Hue, Hoi An, Nha Trang
30.05.2012 - 05.06.2012 35 °C
First stop after Hanoi was the ancient city of Hue, former capital of Vietnam from 1802 until 1945, and also the scene of some of the heaviest fighting during the Vietnam war (and the setting for the film Full Metal Jacket). Arrived early after our first experience of a night bus which was uncomfortable and fairly sleepless. Ate breakfast at Mandarin Cafe next door to our hotel, the cafe is run by a famous local photographer and we both got free prints of some of his work. From there we set off on a walking tour of the city which took in the main sites across the Perfume river and around the huge Citadel, the old walled city built by the ruling Nguen dynasty from 1804 with the help of the French. Our first stop was the Hue Imperial museum for some cultural perspective, then on to the Forbidden City - the royal temples within the citadel. Although there was massive damage caused by the US war and natural disasters, you still get a sense of the former grandeur of the place. Interesting fact - much of the palace was only accessible to the emperor, his female concubines and male eunuchs, presumably because they posed no threat to his masculinity!
Just the one day in Hue was plenty of time so the next morning we got a 4 hour bus to Hoi An further down the coast. Hoi An is definitely my favourite place in Vietnam so far, an old UNESCO protected town of Vietnamese, Japanese, Chinese, French and other European influences. There are quaint houses and gift shops everywhere, all draped with Chinese lanterns and climbing plants in full bloom, the restaurants and food are superb, we found a great backpacker place with draught beer for just 3000 dong (less than 10p), and to top it all there's a beautiful 5km stretch of beach just 20 minutes bike ride away, what more could you ask for?
We spent three and a half days in Hoi An. Our hotel was the An Phu which for just £7 for a twin room also had a swimming pool, we spent one day at the beach, took a trip out to the Cham ruins at My Son (not that exciting) and also managed to meet up for dinner and drinks with Anna, Jerri, Sophie and Nicola, my Kiwi traveling friends.
The highlight of Hoi An was the cooking class at Cafe 96, a great little restaurant on the river front. At first the decor appeared to be all shabby chic and distressed which looked really cool, but then realised it was actually just the flood damage which had made it look like that. About 6 foot up on one wall is the waterline from their 2009 flood, and at about 7 foot up is the waterline from the 2011 flood. The class was a bit different from the one I'd done in Thailand, less a cooking lesson and more a cook along with the chef. We started with Vietnamese spring rolls (so I can now do 2 varieties of spring rolls), followed by green papaya shrimp salad and spicy fried eggplant. And the piece de resistance, lemongrass fish cooked in banana leaf on a wood fire. Ate everything with our cooking partners, an older Australian couple who seemed to have come back to Hoi An mainly for this restaurant.

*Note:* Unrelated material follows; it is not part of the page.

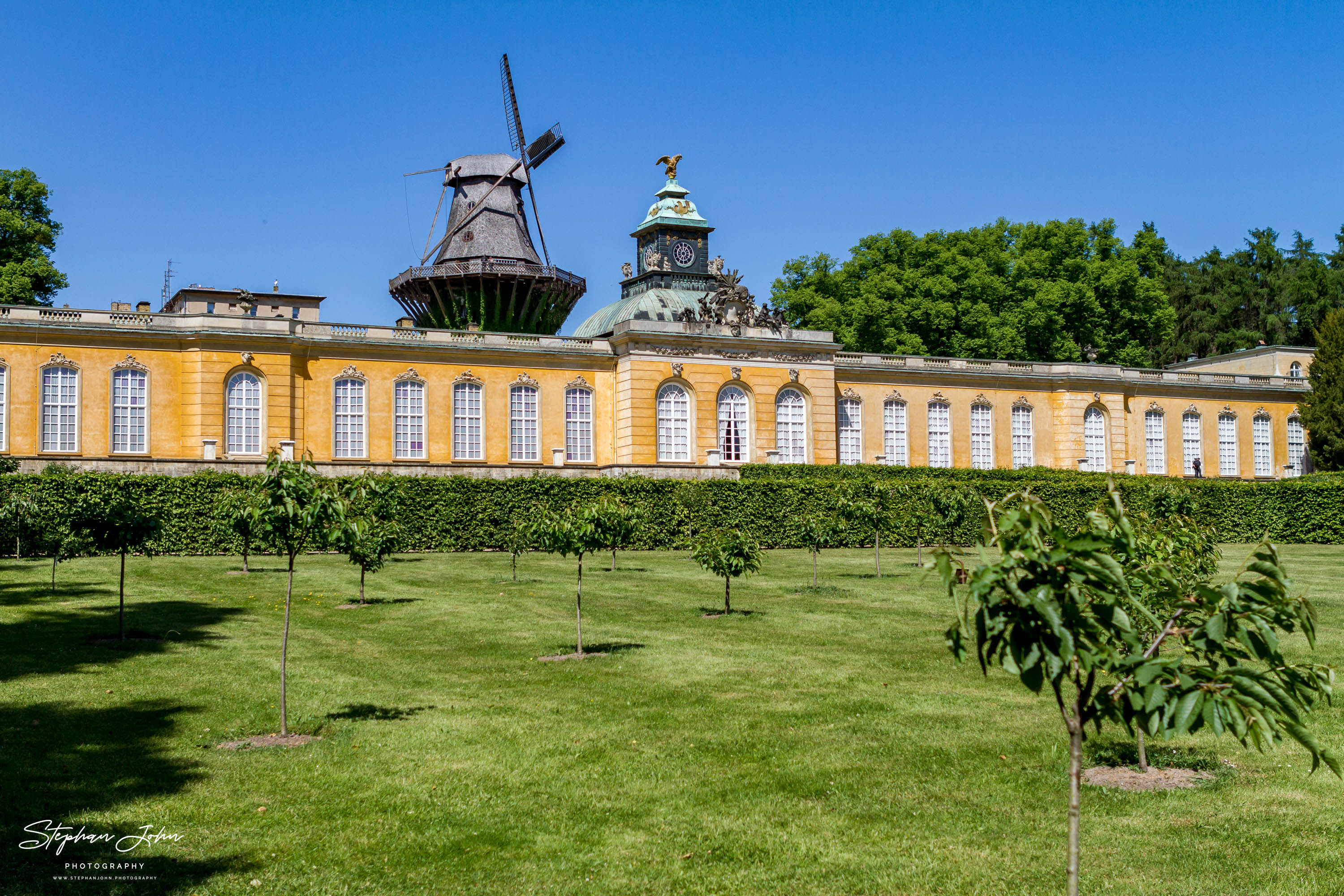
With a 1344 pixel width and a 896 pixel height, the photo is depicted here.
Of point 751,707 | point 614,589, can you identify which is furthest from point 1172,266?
point 751,707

Left Hoi An on Sunday evening for another night bus, this time to the sea side town of Nha Trang. A strange place really, not dissimilar to a typical Spanish seaside town just with more Vietnamese people and food, and also more Russians - I suppose Russians have to go on holiday somewhere but just wasn't expect it to be here. Anyway there isn't a huge amount to do in Nha Trang other than sun bathing on the beach and scuba diving, so we chilled on the beach (which allowed plenty of time to read my Vietnam history book so I am now fully aware of the war and everything that went on - reading it in a place which is mentioned on multiple occasions gives real context to the history). Didn't quite get to scuba diving but did go snorkeling. This was a really great experience, for just £12 we got boated out to near to Hon Mun (about an hour off the coast of Vietnam) and from there spent over 2 hours floating around with perfect views of the coral and sea life below. Visibility was really good so we could see everything really well, from the surface what just appears to be dark shapes suddenly turns into a multi coloured array of beautiful corals. The fish were all around, from the thousands of tiny little ones passing by in huge schools, to the brightly coloured ones that seemed to illuminate light, to the seahorses and jelly fish, I hadn't expected to see so much sea life. Also included in our trip was a really nice lunch and drinks an fruit so it really was a bargain little adventure.
Two days and one night was plenty of time to see everything worthwhile in Nha Trang (apart from the beach there's really not much going for it), so again we got another night bus to leave central Vietnam and go to Saigon.
I won't bore you with another massive story about a bus journey, but this one was another long saga - the short of it is that our supposedly 9 hour journey took over 24 hours due to our bus being impounded by the police not far outside of Nha Trang. Not sure what the issue was but we had to wait until 9:30 in the morning for a replacement, then had a 10 hour journey.
So a slightly unfortunate end to what had been a very nice week along the central coast of Vietnam. Starting to learn just to accept the inevitable bus problems, and even though they are annoying at the time it's all worth it to experience beautiful places like Hoi An.